Updated 11:00am PT: Corrected the article to reflect that the tests were conducted with a single V100 GPU.
Computer scientists from Rice University, in collaboration with Intel Labs, have announced a breakthrough new deep learning algorithm – called SLIDE – that trains AI models faster on CPUs than traditional algorithms on GPUs. For some types of computation, this effectively moves the performance crown of fastest chip for training to CPUs.
In particular, the researchers benchmarked a system with 44 “Xeon-class cores” against a $100,000 system with eight Nvida Volta V100 GPUs with tensor cores, although they only used one V100 for the tests. The Xeon system completed the task in one hour using SLIDE, compared to 3.5 hours for a single Volta V100 with a TensorFlow implementation. The researchers also noted that the algorithm may be further optimized as it competes against a mature (software and hardware) platform. For example, it did not yet use Intel's DLBoost acceleration.
Processors are going to be in much more demand than they already are.
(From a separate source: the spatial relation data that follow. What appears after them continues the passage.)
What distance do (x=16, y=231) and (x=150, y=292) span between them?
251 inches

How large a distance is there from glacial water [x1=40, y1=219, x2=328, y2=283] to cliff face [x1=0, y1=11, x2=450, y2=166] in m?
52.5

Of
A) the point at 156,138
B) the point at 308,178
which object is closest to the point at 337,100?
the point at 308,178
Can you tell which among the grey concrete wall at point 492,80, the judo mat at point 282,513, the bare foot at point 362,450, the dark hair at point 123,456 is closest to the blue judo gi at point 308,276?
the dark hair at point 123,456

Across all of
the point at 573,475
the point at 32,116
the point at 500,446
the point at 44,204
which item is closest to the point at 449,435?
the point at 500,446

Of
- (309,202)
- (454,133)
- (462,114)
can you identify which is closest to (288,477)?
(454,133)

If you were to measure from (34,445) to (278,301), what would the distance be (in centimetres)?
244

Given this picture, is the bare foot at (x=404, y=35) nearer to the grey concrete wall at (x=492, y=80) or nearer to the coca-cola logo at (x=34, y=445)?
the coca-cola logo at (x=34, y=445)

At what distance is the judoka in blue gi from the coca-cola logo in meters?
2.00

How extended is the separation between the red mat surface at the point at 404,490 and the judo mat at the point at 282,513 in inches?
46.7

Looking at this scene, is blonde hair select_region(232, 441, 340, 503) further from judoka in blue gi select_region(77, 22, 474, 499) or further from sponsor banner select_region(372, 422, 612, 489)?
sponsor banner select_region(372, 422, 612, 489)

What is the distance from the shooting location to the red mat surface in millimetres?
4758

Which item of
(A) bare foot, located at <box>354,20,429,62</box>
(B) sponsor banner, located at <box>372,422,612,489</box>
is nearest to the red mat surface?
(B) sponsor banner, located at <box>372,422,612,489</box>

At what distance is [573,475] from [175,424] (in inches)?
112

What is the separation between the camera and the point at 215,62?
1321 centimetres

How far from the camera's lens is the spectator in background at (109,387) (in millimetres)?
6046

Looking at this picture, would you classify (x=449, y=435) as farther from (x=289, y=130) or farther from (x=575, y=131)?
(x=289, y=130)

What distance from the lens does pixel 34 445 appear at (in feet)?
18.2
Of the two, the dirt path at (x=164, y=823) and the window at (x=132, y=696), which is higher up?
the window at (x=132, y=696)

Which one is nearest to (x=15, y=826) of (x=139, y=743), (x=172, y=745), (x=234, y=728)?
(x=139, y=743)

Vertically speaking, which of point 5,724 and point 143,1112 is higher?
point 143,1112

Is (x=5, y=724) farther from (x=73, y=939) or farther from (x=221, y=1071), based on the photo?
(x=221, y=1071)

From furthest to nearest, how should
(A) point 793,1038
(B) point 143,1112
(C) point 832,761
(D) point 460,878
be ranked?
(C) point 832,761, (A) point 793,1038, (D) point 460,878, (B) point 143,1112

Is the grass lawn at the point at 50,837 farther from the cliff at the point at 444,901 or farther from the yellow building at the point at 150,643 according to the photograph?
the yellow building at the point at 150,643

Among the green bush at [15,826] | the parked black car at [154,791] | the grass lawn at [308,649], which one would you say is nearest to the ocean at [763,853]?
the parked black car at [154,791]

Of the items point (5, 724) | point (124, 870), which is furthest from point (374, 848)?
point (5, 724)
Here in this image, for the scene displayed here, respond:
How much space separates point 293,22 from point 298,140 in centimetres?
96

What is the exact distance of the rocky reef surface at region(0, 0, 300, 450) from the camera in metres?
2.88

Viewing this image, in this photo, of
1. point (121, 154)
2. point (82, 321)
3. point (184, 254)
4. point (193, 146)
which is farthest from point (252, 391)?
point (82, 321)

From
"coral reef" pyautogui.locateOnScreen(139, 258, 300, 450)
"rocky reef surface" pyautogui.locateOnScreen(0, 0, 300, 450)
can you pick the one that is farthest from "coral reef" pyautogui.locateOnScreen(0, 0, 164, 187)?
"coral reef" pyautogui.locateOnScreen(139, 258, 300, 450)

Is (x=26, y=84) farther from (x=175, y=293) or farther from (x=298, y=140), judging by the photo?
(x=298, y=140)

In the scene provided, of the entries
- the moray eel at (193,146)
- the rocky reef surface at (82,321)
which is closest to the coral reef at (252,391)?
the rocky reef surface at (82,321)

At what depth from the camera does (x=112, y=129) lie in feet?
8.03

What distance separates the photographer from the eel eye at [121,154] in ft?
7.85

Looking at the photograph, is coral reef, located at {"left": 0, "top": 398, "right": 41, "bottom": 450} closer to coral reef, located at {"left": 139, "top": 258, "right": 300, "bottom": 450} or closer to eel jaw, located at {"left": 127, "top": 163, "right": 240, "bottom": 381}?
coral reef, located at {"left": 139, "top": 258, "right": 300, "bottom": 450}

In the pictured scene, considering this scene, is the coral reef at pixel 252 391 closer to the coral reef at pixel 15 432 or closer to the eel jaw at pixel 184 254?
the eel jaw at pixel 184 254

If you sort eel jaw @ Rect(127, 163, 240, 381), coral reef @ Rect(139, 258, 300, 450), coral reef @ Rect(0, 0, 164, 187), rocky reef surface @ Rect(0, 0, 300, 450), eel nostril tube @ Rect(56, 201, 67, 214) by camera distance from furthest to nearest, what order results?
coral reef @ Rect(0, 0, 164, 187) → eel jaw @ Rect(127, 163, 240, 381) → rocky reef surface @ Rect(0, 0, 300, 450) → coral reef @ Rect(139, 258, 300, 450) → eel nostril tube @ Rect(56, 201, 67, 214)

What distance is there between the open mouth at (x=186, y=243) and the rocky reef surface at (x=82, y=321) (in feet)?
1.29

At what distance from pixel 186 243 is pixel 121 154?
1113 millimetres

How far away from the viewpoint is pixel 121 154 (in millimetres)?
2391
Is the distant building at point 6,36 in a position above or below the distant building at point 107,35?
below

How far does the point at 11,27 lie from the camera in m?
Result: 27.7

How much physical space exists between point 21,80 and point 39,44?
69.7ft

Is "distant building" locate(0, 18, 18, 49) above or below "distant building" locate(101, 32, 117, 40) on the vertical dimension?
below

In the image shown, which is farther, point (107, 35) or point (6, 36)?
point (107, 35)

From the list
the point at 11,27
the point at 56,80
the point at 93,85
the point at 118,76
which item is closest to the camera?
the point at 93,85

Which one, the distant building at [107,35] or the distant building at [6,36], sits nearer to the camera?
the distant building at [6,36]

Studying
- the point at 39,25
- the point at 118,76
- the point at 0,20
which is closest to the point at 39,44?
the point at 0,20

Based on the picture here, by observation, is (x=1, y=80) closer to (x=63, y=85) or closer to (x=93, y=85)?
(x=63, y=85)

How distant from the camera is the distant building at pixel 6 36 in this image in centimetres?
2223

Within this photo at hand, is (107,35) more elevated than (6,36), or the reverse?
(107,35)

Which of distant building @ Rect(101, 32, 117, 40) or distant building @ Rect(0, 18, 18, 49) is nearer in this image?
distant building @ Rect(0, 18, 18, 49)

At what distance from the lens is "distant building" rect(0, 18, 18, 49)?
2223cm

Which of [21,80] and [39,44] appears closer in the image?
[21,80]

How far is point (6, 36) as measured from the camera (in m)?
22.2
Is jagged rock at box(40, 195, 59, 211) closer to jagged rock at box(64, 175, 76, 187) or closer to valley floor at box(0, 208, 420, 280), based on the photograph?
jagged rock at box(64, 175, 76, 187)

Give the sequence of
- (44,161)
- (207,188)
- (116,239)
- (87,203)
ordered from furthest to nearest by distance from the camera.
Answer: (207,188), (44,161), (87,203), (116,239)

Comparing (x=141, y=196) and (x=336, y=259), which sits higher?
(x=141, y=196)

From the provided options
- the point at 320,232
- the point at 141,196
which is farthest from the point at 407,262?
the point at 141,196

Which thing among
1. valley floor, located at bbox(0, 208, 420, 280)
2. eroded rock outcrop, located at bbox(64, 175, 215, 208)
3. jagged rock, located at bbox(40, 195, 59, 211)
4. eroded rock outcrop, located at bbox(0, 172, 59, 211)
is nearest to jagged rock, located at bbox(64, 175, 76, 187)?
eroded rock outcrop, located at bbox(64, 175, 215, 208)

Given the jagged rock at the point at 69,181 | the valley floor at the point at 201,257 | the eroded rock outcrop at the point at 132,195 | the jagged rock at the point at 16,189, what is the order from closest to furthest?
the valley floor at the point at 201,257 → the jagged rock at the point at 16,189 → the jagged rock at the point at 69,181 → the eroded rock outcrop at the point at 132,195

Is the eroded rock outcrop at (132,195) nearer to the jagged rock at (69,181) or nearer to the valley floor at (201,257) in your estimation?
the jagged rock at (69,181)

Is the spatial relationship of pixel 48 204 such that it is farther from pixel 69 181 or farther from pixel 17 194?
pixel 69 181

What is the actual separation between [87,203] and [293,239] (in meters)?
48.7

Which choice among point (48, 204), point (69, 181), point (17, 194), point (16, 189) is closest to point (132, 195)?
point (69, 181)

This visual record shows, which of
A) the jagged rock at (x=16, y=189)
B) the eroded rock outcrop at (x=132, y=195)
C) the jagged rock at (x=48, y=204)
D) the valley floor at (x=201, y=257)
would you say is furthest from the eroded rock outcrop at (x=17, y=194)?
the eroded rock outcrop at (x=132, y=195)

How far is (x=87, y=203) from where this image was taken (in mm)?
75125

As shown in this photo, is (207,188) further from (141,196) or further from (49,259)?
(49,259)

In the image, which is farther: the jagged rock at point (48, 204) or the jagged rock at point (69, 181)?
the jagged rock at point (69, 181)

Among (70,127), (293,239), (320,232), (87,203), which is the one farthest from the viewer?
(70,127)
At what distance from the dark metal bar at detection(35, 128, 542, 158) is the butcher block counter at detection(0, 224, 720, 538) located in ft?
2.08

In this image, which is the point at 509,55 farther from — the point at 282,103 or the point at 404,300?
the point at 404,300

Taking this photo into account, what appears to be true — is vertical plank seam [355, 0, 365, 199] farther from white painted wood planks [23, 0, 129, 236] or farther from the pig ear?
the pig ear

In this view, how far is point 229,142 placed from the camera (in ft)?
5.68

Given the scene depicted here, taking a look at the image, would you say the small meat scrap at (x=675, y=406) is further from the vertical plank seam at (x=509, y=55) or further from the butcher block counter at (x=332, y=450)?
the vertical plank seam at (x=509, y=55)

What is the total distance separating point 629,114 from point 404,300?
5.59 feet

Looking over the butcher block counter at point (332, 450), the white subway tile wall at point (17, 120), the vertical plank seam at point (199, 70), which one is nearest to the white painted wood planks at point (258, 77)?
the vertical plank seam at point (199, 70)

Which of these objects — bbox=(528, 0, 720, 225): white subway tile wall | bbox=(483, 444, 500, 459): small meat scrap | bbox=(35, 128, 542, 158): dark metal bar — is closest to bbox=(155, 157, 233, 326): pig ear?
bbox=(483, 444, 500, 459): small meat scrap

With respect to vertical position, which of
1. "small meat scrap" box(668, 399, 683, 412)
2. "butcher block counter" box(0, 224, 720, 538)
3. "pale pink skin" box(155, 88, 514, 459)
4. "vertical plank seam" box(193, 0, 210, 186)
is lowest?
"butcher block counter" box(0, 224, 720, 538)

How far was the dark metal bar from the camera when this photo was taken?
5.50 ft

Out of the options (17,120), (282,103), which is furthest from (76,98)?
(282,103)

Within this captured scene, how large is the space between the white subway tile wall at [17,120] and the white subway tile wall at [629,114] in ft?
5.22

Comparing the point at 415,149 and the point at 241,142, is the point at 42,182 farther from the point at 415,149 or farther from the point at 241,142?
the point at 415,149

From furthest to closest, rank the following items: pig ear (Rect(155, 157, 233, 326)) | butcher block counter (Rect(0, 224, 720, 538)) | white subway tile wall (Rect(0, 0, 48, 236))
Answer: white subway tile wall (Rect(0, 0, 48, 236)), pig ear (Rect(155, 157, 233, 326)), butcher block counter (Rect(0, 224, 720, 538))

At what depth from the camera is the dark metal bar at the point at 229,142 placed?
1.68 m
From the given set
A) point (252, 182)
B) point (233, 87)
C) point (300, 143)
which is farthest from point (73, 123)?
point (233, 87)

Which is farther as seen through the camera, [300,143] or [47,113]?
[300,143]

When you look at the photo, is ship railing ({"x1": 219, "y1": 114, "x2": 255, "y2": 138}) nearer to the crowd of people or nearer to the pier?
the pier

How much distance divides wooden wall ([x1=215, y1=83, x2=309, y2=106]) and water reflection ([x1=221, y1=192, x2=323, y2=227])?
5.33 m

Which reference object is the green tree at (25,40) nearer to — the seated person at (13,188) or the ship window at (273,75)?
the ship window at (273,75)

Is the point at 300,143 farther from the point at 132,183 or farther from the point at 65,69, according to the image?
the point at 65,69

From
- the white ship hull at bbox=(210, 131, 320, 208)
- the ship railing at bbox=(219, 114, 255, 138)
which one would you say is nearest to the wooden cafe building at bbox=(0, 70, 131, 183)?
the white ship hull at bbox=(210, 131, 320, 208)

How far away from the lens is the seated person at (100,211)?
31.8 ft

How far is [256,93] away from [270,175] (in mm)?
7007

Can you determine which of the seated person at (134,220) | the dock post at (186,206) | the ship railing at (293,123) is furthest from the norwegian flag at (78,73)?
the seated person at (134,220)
Neat. Wonder if AMD has a similar competing technology.
This algorithm should also work on AMD's processors since they stated in the article they aren't using DLBoost yet. ASIC is great for inferencing but until this breakthrough GPUs were the standard for training.
The researchers say that there are further performance improvements left as they have “just scratched the surface”. To that end, they say that they have not used vectorization – such as AVX SIMD instructions – including Intel’s DLBoost acceleration and claimed “there are a lot of other tricks we could still use to make this even faster.”
Interesting and really cool to see. I wonder what the power consumption difference is though. As a guess, I would say the 44 core intel chip is pulling twice as much power as the Tesla is but who knows.